Da dove comincio? Ogni autore si porta dentro, stratificate come sedimenti geologici, tutte le influenze che ha subito fin da ragazzino, guardando la televisione,andando al cinema, leggendo libri e fumetti, ascoltando canzoni. Si resta sempre un po’ (o forse soprattutto) ciò che si era da bambini, e si cerca, anche inconsciamente, di ricreare ciò che ci piaceva allora. Lo ha detto anche (perdonatemi l’accostamento) David Bowie, a proposito della musica.

Uno dei primi personaggi a fumetti di cui mi innamorai da ragazzino fu Zagor: un eroe sui generis, a volte ferocemente vendicativo, che si era lasciato alle spalle un tragico passato per diventare un solitario (nonostante la presenza di Cico, che non è mai stato un “pard” alla Kit Carson), in una giungla piena di insidie, immaginaria eppure così reale, con storie che (ben prima di Ken Parker) affrontavano problemi scottanti come il genocidio dei pellerossa. Trent’anni dopo eccomi qua a scrivere Lazarus, pure lui eroe particolare e solitario, in una giungla urbana che esiste solo nella nostra fantasia (la New York dell’immaginario collettivo) ma che non per questo è meno credibile e meno densa di problemi “sociali”. Lazarus è dunque una copiatura di Zagor? No, non credo che lo sia.
Quando l’ho creato non mi sono messo a tavolino per metter a punto un’elegante operazione cosmetica. Ma lo “Spirito con la scure” è sicuramente una delle radici inconsce del personaggio, come lo è l’Atlas di Luigi Grecchi e Loredano Ugolini pubblicato dal “Il Monello” anni ’60, Atlas e il suo mondo tra il presente e il futuribile, dove anche l’evento più strano aveva una sua logica e credibilità agli occhi dei lettori. Potrei continuare a lungo.

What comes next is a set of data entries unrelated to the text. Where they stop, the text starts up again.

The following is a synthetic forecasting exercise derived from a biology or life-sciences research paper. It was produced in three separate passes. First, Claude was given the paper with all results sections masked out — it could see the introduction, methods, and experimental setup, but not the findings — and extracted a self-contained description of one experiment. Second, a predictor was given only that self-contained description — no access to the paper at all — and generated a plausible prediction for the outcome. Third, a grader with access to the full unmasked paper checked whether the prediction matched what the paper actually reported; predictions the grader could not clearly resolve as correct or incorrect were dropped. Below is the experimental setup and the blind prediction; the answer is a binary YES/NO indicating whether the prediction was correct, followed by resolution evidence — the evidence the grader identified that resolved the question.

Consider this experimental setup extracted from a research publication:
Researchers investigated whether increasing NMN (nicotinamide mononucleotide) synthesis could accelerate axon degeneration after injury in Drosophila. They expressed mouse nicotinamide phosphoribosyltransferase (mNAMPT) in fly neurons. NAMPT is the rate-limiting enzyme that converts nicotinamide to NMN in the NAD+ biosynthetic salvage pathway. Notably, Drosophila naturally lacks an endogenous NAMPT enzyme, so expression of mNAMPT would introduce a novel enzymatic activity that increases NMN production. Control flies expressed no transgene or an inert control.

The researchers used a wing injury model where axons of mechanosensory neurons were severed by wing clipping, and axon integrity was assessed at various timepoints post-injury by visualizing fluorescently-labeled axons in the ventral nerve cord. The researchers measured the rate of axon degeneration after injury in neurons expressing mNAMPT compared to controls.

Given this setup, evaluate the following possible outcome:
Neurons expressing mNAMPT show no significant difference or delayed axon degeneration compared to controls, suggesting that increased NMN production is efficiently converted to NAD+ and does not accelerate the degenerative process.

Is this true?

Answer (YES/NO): NO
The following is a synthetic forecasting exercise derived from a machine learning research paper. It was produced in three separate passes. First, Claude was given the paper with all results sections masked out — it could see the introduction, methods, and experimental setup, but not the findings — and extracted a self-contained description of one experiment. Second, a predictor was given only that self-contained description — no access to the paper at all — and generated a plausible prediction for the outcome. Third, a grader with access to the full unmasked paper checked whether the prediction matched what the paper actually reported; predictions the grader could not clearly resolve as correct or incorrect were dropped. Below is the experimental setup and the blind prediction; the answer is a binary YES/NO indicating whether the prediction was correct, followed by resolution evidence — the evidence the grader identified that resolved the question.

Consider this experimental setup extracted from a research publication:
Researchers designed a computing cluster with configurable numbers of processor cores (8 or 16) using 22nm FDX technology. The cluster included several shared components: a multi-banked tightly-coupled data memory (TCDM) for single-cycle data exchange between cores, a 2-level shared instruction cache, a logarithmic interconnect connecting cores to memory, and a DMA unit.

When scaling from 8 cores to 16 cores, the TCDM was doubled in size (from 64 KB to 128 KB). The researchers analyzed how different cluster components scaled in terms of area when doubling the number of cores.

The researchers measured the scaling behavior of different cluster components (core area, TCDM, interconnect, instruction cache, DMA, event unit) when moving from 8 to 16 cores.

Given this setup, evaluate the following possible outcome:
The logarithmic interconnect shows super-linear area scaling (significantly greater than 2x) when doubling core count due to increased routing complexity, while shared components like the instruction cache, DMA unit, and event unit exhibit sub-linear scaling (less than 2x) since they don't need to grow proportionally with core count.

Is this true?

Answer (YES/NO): NO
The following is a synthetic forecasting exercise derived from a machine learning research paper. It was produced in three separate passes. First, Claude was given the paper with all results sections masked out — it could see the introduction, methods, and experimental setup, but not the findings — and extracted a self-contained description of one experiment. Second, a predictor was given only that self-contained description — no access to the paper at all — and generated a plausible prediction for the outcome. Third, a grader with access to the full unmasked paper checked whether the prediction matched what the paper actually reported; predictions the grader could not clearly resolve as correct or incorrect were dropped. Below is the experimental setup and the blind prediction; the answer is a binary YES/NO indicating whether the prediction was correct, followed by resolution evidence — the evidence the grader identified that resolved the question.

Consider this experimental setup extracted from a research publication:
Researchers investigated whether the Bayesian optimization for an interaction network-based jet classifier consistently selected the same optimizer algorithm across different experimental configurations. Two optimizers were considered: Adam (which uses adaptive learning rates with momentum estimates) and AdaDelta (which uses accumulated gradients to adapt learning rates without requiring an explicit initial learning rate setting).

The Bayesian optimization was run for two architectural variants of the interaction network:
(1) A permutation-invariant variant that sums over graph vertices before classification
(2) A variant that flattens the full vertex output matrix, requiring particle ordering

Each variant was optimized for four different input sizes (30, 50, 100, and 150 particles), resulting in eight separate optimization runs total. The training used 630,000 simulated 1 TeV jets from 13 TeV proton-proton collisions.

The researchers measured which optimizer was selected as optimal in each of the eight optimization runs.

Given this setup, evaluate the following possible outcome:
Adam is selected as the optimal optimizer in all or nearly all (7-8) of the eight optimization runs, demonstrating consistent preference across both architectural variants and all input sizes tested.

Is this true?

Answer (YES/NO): YES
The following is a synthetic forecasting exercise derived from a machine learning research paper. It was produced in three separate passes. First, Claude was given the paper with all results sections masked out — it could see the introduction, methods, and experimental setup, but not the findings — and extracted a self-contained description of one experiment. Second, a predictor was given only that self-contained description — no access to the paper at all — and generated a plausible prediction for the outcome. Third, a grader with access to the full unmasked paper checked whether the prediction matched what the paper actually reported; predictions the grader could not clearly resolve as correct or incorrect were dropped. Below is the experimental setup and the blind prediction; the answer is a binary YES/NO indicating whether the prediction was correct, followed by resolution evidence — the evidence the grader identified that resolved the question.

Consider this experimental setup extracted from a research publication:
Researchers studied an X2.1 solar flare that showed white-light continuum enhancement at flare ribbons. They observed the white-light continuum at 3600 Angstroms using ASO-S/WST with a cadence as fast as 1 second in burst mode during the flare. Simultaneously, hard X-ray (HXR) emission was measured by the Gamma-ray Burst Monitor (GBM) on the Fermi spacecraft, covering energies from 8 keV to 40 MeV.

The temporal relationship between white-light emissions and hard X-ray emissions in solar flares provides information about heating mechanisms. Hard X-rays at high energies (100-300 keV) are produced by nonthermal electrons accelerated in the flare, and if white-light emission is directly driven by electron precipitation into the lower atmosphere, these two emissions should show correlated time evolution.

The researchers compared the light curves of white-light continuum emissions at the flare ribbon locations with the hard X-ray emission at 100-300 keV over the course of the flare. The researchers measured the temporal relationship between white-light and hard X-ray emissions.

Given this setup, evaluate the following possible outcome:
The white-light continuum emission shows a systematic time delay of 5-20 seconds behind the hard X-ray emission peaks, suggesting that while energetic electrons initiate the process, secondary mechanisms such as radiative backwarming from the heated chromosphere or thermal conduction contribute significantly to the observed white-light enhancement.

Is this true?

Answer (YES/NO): NO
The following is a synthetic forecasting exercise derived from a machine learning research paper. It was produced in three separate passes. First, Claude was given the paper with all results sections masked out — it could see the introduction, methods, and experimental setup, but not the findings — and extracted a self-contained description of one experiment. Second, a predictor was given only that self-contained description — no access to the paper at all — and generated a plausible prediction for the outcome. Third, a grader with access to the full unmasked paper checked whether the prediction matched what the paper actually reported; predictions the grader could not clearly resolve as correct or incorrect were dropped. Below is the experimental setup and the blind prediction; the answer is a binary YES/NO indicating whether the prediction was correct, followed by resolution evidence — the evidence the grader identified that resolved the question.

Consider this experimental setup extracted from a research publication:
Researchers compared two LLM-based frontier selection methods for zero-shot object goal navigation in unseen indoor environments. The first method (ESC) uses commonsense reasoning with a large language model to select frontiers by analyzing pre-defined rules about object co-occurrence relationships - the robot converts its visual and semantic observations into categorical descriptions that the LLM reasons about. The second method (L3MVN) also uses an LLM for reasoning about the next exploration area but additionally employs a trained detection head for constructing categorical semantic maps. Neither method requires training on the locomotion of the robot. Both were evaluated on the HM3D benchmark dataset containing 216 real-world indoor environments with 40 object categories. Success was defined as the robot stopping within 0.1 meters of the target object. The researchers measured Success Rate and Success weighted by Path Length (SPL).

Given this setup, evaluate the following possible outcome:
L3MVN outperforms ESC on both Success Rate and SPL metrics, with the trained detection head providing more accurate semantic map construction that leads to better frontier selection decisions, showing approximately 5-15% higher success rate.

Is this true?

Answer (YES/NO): YES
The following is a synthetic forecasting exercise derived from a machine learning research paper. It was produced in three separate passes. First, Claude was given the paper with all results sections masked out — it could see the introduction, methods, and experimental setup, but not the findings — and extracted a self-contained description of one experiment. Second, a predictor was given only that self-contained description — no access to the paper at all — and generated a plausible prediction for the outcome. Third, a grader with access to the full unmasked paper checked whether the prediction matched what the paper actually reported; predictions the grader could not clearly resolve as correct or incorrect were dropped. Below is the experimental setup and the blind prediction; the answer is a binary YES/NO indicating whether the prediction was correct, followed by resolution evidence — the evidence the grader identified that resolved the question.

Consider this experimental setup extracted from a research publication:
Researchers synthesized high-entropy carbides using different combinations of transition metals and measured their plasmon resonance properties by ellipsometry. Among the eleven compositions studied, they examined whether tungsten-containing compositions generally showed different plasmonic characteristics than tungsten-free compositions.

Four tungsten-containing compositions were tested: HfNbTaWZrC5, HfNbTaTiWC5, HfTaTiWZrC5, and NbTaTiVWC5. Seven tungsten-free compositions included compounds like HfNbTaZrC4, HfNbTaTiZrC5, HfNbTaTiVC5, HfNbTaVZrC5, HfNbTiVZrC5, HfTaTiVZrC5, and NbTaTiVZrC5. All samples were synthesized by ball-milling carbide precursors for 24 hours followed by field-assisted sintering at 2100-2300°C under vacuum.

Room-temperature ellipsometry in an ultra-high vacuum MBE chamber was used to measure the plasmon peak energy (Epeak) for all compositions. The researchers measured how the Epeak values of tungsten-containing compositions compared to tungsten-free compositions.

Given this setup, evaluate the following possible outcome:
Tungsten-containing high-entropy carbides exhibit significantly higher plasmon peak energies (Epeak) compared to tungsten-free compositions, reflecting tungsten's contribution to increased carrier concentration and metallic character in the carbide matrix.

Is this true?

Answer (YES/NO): NO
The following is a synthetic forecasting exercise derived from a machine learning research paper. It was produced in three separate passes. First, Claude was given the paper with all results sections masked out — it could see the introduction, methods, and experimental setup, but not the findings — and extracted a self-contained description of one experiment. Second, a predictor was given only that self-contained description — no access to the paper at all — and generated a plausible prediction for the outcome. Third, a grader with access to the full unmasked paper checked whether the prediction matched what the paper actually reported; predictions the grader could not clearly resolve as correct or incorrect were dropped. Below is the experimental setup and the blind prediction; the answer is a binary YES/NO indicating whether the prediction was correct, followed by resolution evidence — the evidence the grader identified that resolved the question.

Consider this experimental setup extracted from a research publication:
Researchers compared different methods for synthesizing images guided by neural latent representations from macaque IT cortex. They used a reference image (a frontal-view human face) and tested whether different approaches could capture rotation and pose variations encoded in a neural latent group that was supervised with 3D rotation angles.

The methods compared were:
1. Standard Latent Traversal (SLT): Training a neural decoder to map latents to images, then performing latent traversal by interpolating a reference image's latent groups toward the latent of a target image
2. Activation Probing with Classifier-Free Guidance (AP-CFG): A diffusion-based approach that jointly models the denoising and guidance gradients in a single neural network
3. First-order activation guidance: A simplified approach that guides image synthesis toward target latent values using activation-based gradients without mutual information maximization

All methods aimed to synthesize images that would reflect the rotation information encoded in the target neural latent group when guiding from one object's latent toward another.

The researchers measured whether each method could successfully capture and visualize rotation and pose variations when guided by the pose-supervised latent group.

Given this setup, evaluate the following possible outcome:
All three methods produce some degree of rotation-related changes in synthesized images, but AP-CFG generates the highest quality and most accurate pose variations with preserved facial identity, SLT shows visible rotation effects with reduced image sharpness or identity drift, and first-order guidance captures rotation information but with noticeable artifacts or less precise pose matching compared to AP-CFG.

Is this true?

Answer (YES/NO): NO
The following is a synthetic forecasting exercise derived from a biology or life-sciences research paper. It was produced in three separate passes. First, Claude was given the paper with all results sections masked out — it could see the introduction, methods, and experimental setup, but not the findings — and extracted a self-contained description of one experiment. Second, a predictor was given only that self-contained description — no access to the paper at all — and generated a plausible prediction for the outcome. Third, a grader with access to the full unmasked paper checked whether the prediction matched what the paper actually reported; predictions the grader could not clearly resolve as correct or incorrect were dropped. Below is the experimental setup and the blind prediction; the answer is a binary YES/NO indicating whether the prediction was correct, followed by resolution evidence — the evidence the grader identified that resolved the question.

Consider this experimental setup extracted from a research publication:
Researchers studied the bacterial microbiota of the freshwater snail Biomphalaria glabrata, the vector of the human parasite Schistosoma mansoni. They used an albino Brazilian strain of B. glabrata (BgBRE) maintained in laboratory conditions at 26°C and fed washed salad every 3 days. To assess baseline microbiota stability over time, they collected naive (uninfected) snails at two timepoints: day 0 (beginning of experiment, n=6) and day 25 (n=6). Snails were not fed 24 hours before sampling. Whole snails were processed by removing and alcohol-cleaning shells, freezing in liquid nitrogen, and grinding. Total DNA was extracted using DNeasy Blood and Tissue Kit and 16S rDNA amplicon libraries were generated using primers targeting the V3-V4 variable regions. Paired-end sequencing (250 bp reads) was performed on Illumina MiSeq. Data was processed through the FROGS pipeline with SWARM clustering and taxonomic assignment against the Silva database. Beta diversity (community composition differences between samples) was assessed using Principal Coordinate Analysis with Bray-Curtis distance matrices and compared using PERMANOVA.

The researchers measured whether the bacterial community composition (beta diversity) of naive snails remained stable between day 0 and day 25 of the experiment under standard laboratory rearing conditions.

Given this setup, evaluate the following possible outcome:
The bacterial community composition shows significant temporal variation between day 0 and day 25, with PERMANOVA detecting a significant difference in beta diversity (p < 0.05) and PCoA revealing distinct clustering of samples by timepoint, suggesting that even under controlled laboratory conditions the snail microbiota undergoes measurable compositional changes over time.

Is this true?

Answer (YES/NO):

Il Lazarus che alla vigilia del 25 Dicembre si sente solo e riflette sui suoi problemi (vedi “Doni di Natale”) può benissimo ricordare Peter Parker/Spider-Man; il suo passato misterioso e i suoi momenti di furia selvaggia quando si irritava il misterioso microchip rimandano a polverine, e così via. Il punto è che siamo tutti figli del nostro tempo, come contenuti e come linguaggio: figli del linguaggio a fumetti di Frank Miller, Alan Moore, Tiziano Sclavi, Guido Nolitta, delle trame a spirale di Chris Claremont, del ritmo cinematografico/telefilmico americano (“Miami Vice”, “Il silenzio degli innocenti”, “Blade Runner”), dei nuovi autori di “fantascienza scientifica”( Greg Bear, Gregory Benford), dell’estetica in chiaroscuro dello stesso Miller, di Mike Mignola, di Kevin Nowlan o, per restare in Italia, di Dino Battaglia, Corrado Roi, Claudio Villa, Magnus.
Tutti questi elementi sono presenti nelle mie storie: a volte emergono con chiarezza, altre restano nascosti o inutilizzati, ma da essi non so né voglio prescindere. E perché dovrei? L’arte, ha detto qualcuno, è anche manipolazione, e ciò che conta è il prodotto finale e finito.
Originalità è un concetto molto equivoco. Inventare deriva dal latino “invenire”, cioè trovare, dopo aver cercato in ciò che già esiste. L’energia creativa è come qualsiasi altro tipo di energia: non può nascere dal nulla.

Il mio studio è pieno (oltre che di gatti) di libri, dischi, videocassette, albi a fumetti. La loro presenza mi rassicura, mi fa compagnia. In un mestiere fatto di ore e ore passate in solitudine, sono come amici fedeli e discreti, a cui si chiede istintivamente (e, ripeto, quasi sempre inconsciamente) consiglio. Le citazioni sono in fondo un modo per ringraziarli, oltre che per stabilire con il lettore un contatto fatto di passioni comuni. Tutto ciò, sia chiaro, non significa copiare più o meno pedissequamente.
L’importante è usare certi elementi che esistono da tanto tempo (dai tempi di Aristotele e della sua “Poetica”) come terreno per far nascere una pianta con un profumo nuovo, diverso e, possibilmente, affascinante. Io con Lazarus Ledd faccio del mio meglio: ai lettori il giudizio finale.